How the Pluto maps were made

The challenge

Pluto is a long way from both the Sun and the Earth. Its great distance from the Sun means it is a very cold place. Its distance from the Earth means it appears to be very, very small and you need a very powerful camera to see any detail at all. This challenge is so severe that there are no cameras or telescopes in existence on the surface of the Earth that can resolve the disk of Pluto in visible light. The very biggest telescopes on the planet (like the Keck telescope in Hawaii) can resolve surface detail but only in the infrared. That's useful, but, cannot tell us what Pluto would look like to the naked eye. The only tool we have that is up to this task is the the Hubble Space Telescope.

There have been two cameras onboard HST that can resolve Pluto and both are no longer in service. In 1994, Alan Stern and I used the Faint Object Camera to take 4 shots of Pluto from which we created the first maps from direct imaging. In March 2002, astronauts installed a new camera called the Advanced Camera for Surveys (ACS). This then new camera had one operating mode called the High-Resolution Camera (HRC). The maps release on Feb. 4, 2010 are the result of using the ACS/HRC system to take the most detailed set of observations ever made of Pluto. The picture to the right shows a sample of the raw images as they were directly taken by Hubble. In this picture, the left-most column shows the 4 views from 1994 taken with FOC. The other three columns on the right show the 12 views obtained with ACS/HRC. The numbers indicate the longitude of Pluto that was being imaged at the time.

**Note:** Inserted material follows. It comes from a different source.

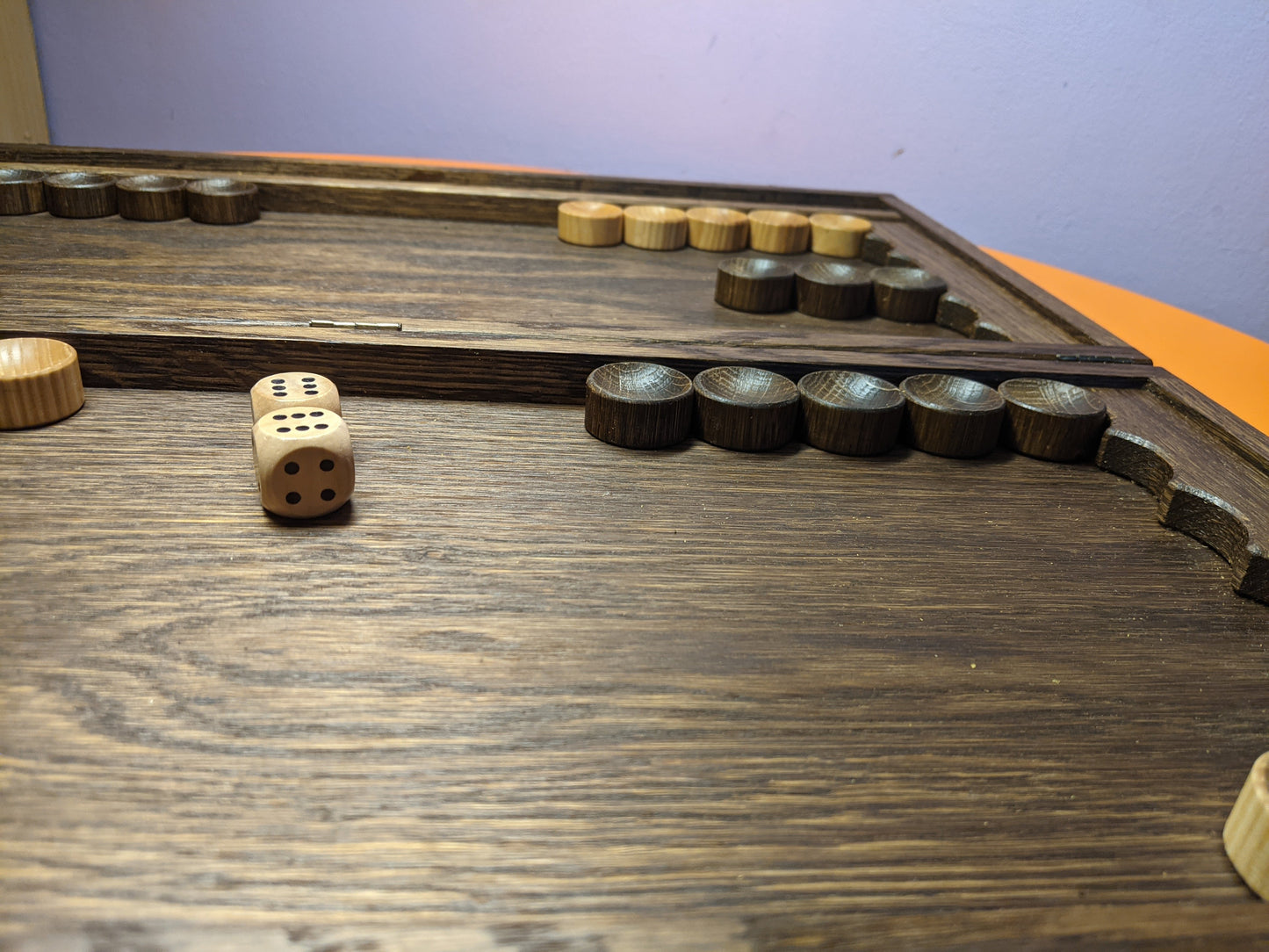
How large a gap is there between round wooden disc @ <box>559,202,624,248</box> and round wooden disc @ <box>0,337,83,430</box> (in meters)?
0.97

One thing you may note right away from these images is that Pluto is far from being clear and easy to see, even with Hubble. The raw images with FOC don't look too bad but the newer ACS images are even harder to figure out. That's where a good observing strategy and lots of computers come into play.

The technique

You can read more about the basics of turning images into maps in a write up I did in 1996. Processing the ACS data was considerably more difficult. The pixels are larger compared to Pluto and the images are badly distorted from the lenses used in the camera. The basic method, however, is the same. First, you start with a guess for Pluto's map. From this map you project it onto a sphere for the hemisphere of Pluto in each image. Next, you distort the image in the same way that the camera optics distorts the scene and then finally stuff the picture down into the large blocky pixels. When you do this you can then compare your guess against the images. Of course, your first guess won't match the data very well so the trick is to tweak the map, a little darker here, a little brighter there, and try again. You do this over and over until your map creates synthetic images that match the real images.

Sounds simple, right? Well, probably not but this isn't the hard part. For the FOC data, this technique is very simple because the images are not distorted and the camera's pixels are small. On a typical computer of the day you can find the best map in a matter of minutes. The ACS data were another story completely. Since the pixels are so big by comparison I had to take lots of pictures in rapid succesion while shifting the telescope a small (and different) amount between each image. This is a process known as "dithering" and can be used to make up for having pixels that are too big. In this case, everytime we observed Pluto we took 16 dithered images in each of two filters. All together there are 384 images of Pluto that had to be processed to create the map.

Here's where it gets hard. This process of trial-and-error solving for the map of Pluto requires a lot of computing time. Taking the map and computing what one image must look like took about 5 seconds on a circa 2004 computer (AMD 2500+). That may not sound so bad but when you add it up for all 384 images it takes about 30 minutes to test one guess for the map. Once I had the software working my estimate was that I would need 20 years on one computer to get to an answer! Clearly I needed a better tool.

The tools

I really wanted get an answer out in a reasonably short time. One way is to just use a faster computer (or wait for someone to build a faster computer). I checked around and quickly found that wasn't really an option. By spending a lot of money I might be able to get something a factor of 2 or 3 faster and I didn't have a lot of money. There is another computing technique people use called parallel processing where you dedicate a lot of computers to one task. I wondered how many computers I might be able to get for this task. In the end I was able to put together a complete computer for $450. This was a small box made by Shuttle that needed a processor (AMD 2500), memory (512Mb), and a system disk (20Gb). The box already included the mainboard with video and network ports. There was no need for a keyboard or monitor. I got really good at putting these things together.

It was not enough to just have a bank of computers. I needed a way for all of them to work together on my problem. Nothing available could tackle my problem so I had to invent a new method. With the help of a great programmer, Doug Loucks, we came up with the following scheme. There is one computer running a program that's tweaking the map in search for the best fitting answer. We call this program the master. The master is the one that knows what it wants to do, making all the decisions. Each time it wants to try a new map it then needs someone to compute all the images based on that map. What it does is setup one independent task for each image. These tasks can be carried out by as many computers as you have available. The little computers I built are all called workers and are there to grind through these task as fast as possible and send their answers back to the master. You can imagine that keeping track of all of this is a bit of a challenge.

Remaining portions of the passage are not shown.